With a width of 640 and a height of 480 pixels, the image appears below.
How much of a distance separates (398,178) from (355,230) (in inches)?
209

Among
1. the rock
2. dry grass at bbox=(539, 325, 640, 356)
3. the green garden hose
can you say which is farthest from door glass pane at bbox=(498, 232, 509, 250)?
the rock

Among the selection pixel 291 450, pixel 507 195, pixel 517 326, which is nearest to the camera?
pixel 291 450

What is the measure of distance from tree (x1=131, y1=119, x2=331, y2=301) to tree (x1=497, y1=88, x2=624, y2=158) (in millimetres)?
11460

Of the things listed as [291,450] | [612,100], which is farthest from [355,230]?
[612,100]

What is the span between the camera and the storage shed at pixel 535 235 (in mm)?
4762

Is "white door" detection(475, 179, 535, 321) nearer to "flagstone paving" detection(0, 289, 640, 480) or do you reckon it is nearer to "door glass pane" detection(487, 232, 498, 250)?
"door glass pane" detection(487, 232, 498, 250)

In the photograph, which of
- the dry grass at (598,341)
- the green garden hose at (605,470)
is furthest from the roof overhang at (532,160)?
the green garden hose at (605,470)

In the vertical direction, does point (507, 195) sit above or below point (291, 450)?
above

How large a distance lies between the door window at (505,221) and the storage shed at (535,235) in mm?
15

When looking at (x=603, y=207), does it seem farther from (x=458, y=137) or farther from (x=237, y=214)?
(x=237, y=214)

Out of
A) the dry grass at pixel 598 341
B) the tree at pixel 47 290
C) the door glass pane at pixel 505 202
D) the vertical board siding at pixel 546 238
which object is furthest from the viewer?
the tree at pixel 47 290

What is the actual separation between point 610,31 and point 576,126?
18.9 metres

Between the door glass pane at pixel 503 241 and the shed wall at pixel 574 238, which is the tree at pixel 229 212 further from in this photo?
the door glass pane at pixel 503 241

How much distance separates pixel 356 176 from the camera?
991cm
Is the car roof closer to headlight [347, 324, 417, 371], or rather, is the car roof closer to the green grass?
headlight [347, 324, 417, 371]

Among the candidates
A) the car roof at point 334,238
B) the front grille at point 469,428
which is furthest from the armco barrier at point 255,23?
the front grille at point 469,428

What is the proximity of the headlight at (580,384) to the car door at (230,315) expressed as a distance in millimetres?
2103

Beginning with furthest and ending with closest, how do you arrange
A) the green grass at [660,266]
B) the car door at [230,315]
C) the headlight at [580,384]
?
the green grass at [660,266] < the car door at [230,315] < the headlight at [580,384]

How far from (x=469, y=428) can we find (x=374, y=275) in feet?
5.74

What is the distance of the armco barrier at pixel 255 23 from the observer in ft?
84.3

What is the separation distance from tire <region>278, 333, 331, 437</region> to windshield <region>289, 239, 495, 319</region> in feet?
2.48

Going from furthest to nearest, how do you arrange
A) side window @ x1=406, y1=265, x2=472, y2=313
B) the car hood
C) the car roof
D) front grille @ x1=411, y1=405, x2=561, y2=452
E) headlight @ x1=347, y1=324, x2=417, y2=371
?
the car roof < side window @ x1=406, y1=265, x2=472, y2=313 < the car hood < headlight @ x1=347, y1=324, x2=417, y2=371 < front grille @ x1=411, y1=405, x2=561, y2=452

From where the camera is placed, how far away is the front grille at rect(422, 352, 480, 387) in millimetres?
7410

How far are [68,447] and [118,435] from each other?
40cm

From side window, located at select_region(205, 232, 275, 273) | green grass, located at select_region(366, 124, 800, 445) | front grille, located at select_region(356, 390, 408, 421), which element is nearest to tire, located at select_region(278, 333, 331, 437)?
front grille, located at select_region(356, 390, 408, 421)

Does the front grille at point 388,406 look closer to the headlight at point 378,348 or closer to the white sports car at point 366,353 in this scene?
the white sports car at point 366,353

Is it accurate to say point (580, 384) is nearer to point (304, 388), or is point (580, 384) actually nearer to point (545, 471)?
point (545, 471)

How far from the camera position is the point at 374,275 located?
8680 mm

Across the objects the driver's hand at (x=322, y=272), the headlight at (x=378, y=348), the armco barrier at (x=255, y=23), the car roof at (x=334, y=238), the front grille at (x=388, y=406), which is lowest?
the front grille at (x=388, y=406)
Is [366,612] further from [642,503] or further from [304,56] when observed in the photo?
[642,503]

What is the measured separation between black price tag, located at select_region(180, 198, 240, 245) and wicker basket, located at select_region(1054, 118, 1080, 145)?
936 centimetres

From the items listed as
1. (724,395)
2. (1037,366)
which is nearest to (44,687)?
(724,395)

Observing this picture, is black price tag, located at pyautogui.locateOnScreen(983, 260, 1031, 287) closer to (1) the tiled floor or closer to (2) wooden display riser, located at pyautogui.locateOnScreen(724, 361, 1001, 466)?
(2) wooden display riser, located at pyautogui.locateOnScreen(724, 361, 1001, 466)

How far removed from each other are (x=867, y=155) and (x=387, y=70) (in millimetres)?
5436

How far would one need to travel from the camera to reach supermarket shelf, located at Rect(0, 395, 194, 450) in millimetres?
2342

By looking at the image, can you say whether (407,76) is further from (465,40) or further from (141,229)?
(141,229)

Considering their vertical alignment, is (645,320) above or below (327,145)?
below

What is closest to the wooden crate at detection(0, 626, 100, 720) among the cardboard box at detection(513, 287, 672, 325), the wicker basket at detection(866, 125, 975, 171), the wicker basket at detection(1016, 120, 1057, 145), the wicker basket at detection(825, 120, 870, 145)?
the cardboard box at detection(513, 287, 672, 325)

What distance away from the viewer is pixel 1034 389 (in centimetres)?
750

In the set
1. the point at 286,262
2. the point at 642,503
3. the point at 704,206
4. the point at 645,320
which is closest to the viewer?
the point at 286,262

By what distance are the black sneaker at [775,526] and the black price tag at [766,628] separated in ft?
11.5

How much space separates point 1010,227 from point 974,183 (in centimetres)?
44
**********
:: Task instructions ::
Copy every one of the rows above word for word.

:: Completed task ::
With a width of 640 and a height of 480 pixels, the image appears below.
How much of a distance separates (398,178) from (355,230) (in inches)?
209

Among
1. the rock
2. dry grass at bbox=(539, 325, 640, 356)
3. the green garden hose
can you say which is farthest from door glass pane at bbox=(498, 232, 509, 250)?
the rock

Among the selection pixel 291 450, pixel 507 195, pixel 517 326, which is nearest to the camera?
pixel 291 450

What is the measure of distance from tree (x1=131, y1=119, x2=331, y2=301) to tree (x1=497, y1=88, x2=624, y2=158) (in millimetres)?
11460

Of the things listed as [291,450] | [612,100], which is farthest from [355,230]?
[612,100]

What is the span between the camera and the storage shed at pixel 535 235 (in mm)?
4762

Is "white door" detection(475, 179, 535, 321) nearer to "flagstone paving" detection(0, 289, 640, 480) or do you reckon it is nearer to "door glass pane" detection(487, 232, 498, 250)?
"door glass pane" detection(487, 232, 498, 250)

In the photograph, which of
- the dry grass at (598,341)
- the green garden hose at (605,470)
is furthest from the roof overhang at (532,160)?
the green garden hose at (605,470)

In the vertical direction, does point (507, 195) sit above or below point (291, 450)?
above

How large a distance lies between the door window at (505,221) and the storage shed at (535,235) in mm?
15

When looking at (x=603, y=207), does it seem farther from (x=458, y=137) or farther from (x=237, y=214)?
(x=237, y=214)

Out of
A) the dry grass at pixel 598 341
B) the tree at pixel 47 290
C) the door glass pane at pixel 505 202
D) the vertical board siding at pixel 546 238
which object is furthest from the viewer?
the tree at pixel 47 290

What is the actual separation between point 610,31 and point 576,126?
18.9 metres

Between the door glass pane at pixel 503 241 and the shed wall at pixel 574 238, which is the tree at pixel 229 212 further from in this photo?
the door glass pane at pixel 503 241

How much distance separates pixel 356 176 from the camera?
991cm
Is the car roof closer to headlight [347, 324, 417, 371], or rather, is the car roof closer to the green grass?
headlight [347, 324, 417, 371]

Among the candidates
A) the car roof at point 334,238
B) the front grille at point 469,428
which is furthest from the armco barrier at point 255,23?
the front grille at point 469,428

What is the proximity of the headlight at (580,384) to the car door at (230,315) expressed as a distance in millimetres?
2103

Beginning with furthest and ending with closest, how do you arrange
A) the green grass at [660,266]
B) the car door at [230,315]
C) the headlight at [580,384]
?
the green grass at [660,266] < the car door at [230,315] < the headlight at [580,384]

How far from (x=469, y=428) can we find (x=374, y=275) in feet?
5.74

What is the distance of the armco barrier at pixel 255 23 from the observer in ft?
84.3

What is the separation distance from tire <region>278, 333, 331, 437</region> to windshield <region>289, 239, 495, 319</region> in feet?
2.48

Going from furthest to nearest, how do you arrange
A) side window @ x1=406, y1=265, x2=472, y2=313
B) the car hood
C) the car roof
D) front grille @ x1=411, y1=405, x2=561, y2=452
E) headlight @ x1=347, y1=324, x2=417, y2=371
?
the car roof < side window @ x1=406, y1=265, x2=472, y2=313 < the car hood < headlight @ x1=347, y1=324, x2=417, y2=371 < front grille @ x1=411, y1=405, x2=561, y2=452

From where the camera is placed, how far away is the front grille at rect(422, 352, 480, 387) in millimetres?
7410

How far are [68,447] and [118,435] from each other?
40cm

From side window, located at select_region(205, 232, 275, 273) | green grass, located at select_region(366, 124, 800, 445) | front grille, located at select_region(356, 390, 408, 421), which element is nearest to tire, located at select_region(278, 333, 331, 437)?
front grille, located at select_region(356, 390, 408, 421)

Does the front grille at point 388,406 look closer to the headlight at point 378,348 or closer to the white sports car at point 366,353 in this scene?
the white sports car at point 366,353

Is it accurate to say point (580, 384) is nearer to point (304, 388), or is point (580, 384) actually nearer to point (545, 471)?
point (545, 471)

How far from the camera position is the point at 374,275 located?
8680 mm

Across the objects the driver's hand at (x=322, y=272), the headlight at (x=378, y=348), the armco barrier at (x=255, y=23), the car roof at (x=334, y=238), the front grille at (x=388, y=406), which is lowest?
the front grille at (x=388, y=406)
Is [366,612] further from [642,503] or further from [304,56] when observed in the photo?
[642,503]

What is the measured separation between black price tag, located at select_region(180, 198, 240, 245) and wicker basket, located at select_region(1054, 118, 1080, 145)?
936 centimetres

From the items listed as
1. (724,395)
2. (1037,366)
which is nearest to (44,687)?
(724,395)

Observing this picture, is black price tag, located at pyautogui.locateOnScreen(983, 260, 1031, 287) closer to (1) the tiled floor or closer to (2) wooden display riser, located at pyautogui.locateOnScreen(724, 361, 1001, 466)?
(2) wooden display riser, located at pyautogui.locateOnScreen(724, 361, 1001, 466)

How far removed from each other are (x=867, y=155) and (x=387, y=70) (in millimetres)?
5436

How far would one need to travel from the camera to reach supermarket shelf, located at Rect(0, 395, 194, 450) in millimetres?
2342

By looking at the image, can you say whether (407,76) is further from (465,40) or further from (141,229)?
(141,229)

Considering their vertical alignment, is (645,320) above or below (327,145)?
below

What is closest to the wooden crate at detection(0, 626, 100, 720) among the cardboard box at detection(513, 287, 672, 325), the wicker basket at detection(866, 125, 975, 171), the wicker basket at detection(1016, 120, 1057, 145), the wicker basket at detection(825, 120, 870, 145)?
the cardboard box at detection(513, 287, 672, 325)

What distance away from the viewer is pixel 1034 389 (in centimetres)?
750

In the set
1. the point at 286,262
2. the point at 642,503
3. the point at 704,206
4. the point at 645,320
which is closest to the viewer?
the point at 286,262

By what distance are the black sneaker at [775,526] and the black price tag at [766,628] separated in ft?
11.5

How much space separates point 1010,227 from point 974,183 (in centimetres)?
44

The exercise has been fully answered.